──────── Text excerpt ────────

Monday, May 07, 2018

Book-A-Day 2018 #127: The Vision by Tom King and Gabriel Hernandez Walta (2 vols)

I'm not generally positive about superhero comics here, for the obvious reasons. They're disconnected from reality, providing artificial solutions to artificial problems. They're obsessed with their own continuity and history, and with ringing ever more complicated changes on that history, at the expense of clarity and storytelling. They privilege a dumbed-down moral universe in which punching solves everything and violence can be controlled precisely to keep unwanted damage from occurring. They tell endless and-then [1] saga, divorced from real stories with beginnings and ends. And they're run by and for the benefit of rapacious multinational corporations, which just want more IP to exploit.

The Vision doesn't manage to avoid every single one of those traps. But it's a startlingly good comic in a superhero milieu, one that takes on large moral questions and doesn't try to give them simple answers...or any answers. It's a single story told in twelve issues, with the ending inherent in the beginning, like the best stories. And it uses comics continuity in ways to strengthen itself, to tell this story about these people in this world.

So now I think I need to dig up what else writer Tom King has done.

I read this story in two trade paperbacks -- Little Worse Than a Man and Little Better Than a Beast -- but it was also published, subsequently, as a single hardcover, which may provide a slightly better reading experience. (And the hardcover probably has some extra gewgaws, because that's how the comics market works.)

But it's one story, and my guess is that King wanted it to be about this length when he started. From what little I know about life inside the superhero factory, I doubt he got a contract guaranteeing that length at the beginning, and he might have had pressure towards the end to keep a popular/critically-successful thing going. (I wonder if he originally had an even darker ending in mind: there are hints of that in the early narration. The Vision does have a mild case of the required "putting all of the toys away neatly" superhero miniseries ending.)

Whatever the behind-the-scenes machinations, The Vision does tell one story, and tells it well. That's vanishingly rare in Big Two comics these days: this doesn't cross over with anything, or tie-in to anything. It neither launched out of nor led into an event. It does require a certain level of knowledge of the Marvel Universe -- you have to have some sense who this Vision guy is, who claims to have saved the world thirty-seven times -- but it will tell you most of what you need to know along the way.

The Vision is the story of a robot trying to live in human society -- the many-generations-removed descendant of a thousand Eando Binder and Asimov stories, along with dozens of similar later works. The robot, in a story like this, must be as smart as humans but not think like humans -- he must have a problem with emotion, with metaphor, with uncertainty, with purpose and teleology. He must do things that make total sense to him -- usually for intricate logical reasons -- but which cause problems with the human society around him.

──────── Raw data ────────

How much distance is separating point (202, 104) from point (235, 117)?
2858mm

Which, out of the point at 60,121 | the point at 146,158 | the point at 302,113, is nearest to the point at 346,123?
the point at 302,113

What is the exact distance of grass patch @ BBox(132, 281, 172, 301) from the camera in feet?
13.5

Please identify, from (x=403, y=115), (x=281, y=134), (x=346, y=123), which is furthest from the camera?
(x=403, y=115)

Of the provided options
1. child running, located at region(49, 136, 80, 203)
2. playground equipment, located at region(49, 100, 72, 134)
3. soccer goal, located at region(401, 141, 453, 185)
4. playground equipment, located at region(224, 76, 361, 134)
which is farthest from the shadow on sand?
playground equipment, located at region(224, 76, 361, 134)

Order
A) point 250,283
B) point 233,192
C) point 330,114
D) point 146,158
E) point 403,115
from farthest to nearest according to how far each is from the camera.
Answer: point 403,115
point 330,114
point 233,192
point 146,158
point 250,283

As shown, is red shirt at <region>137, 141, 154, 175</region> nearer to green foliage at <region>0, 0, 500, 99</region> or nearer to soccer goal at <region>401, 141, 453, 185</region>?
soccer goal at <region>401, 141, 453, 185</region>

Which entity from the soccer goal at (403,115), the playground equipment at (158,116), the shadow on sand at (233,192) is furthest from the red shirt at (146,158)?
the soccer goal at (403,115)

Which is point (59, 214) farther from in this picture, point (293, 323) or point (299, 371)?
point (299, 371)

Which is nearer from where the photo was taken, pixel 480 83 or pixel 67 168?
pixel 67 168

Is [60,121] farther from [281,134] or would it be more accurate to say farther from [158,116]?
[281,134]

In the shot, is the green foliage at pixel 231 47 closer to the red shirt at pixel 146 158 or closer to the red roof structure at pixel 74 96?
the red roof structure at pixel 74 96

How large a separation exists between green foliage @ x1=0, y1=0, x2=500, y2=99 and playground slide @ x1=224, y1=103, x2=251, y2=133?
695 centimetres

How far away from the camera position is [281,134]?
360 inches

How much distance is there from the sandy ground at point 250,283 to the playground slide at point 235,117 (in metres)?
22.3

────────
──────── Raw data ────────

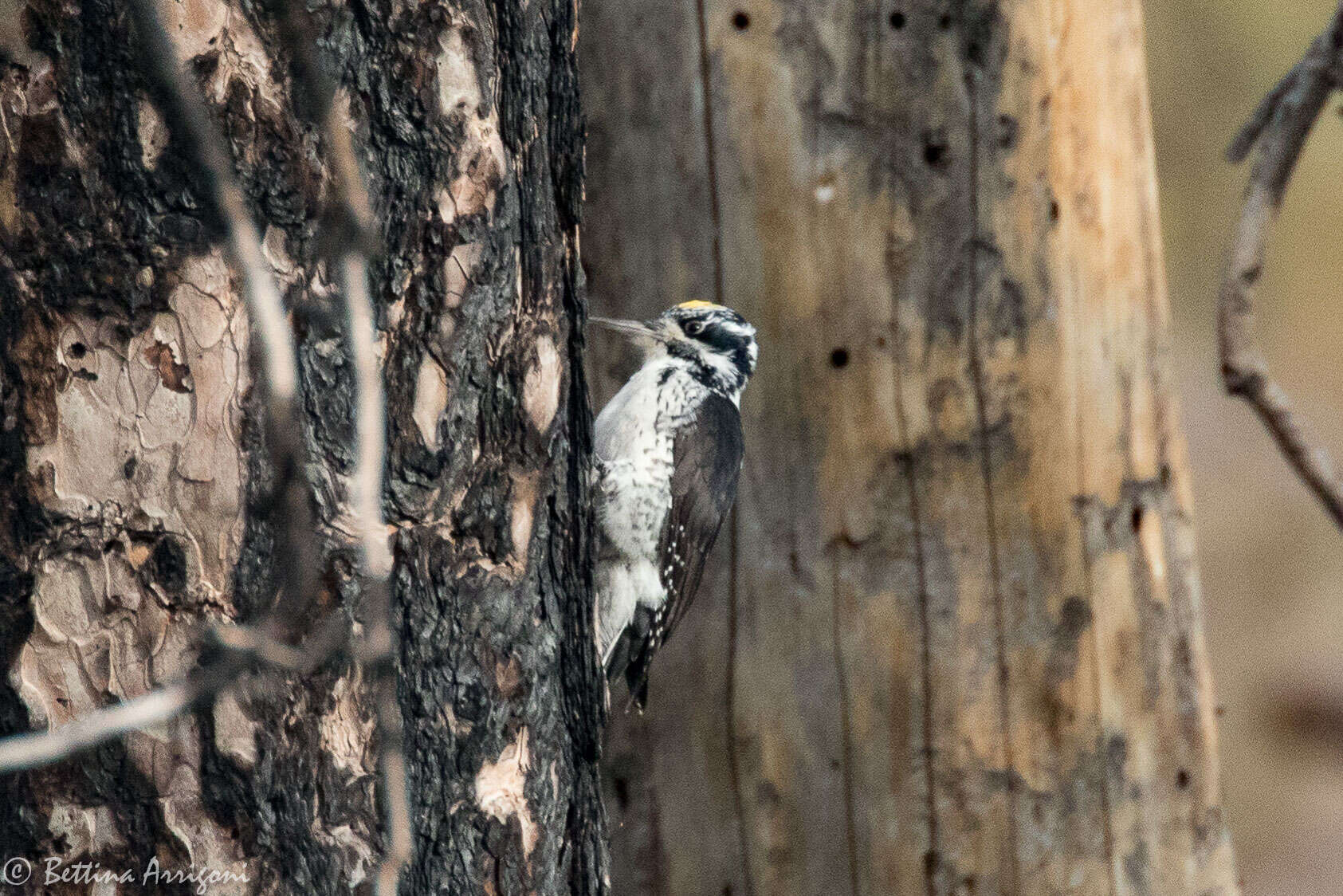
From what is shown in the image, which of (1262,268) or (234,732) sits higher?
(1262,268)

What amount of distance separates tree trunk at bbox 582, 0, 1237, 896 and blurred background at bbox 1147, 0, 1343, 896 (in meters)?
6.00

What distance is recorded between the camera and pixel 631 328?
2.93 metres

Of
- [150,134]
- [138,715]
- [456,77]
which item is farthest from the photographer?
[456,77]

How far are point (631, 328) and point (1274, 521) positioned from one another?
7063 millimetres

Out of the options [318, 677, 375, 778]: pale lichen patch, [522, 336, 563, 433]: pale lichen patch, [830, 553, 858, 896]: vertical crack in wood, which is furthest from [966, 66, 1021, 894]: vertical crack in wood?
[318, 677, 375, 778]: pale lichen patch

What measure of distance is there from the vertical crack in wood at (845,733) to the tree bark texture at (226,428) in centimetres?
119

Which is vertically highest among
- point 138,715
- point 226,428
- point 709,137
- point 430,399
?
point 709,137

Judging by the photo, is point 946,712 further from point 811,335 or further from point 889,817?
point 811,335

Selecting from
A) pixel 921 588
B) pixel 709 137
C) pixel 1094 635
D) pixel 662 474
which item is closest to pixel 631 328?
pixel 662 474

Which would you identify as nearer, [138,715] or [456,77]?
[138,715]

────────

▶ **Task instructions**:
[a] Retype the passage of the review of The Vision that runs from "So now I think" to "comics market works.)".
[b] Which real people are named in the review of The Vision? List every one.

▶ **Answers for the tasks**:
[a]
So now I think I need to dig up what else writer Tom King has done.

I read this story in two trade paperbacks -- Little Worse Than a Man and Little Better Than a Beast -- but it was also published, subsequently, as a single hardcover, which may provide a slightly better reading experience. (And the hardcover probably has some extra gewgaws, because that's how the comics market works.)

[b]
Tom King
Gabriel Hernandez Walta
Eando Binder
Asimov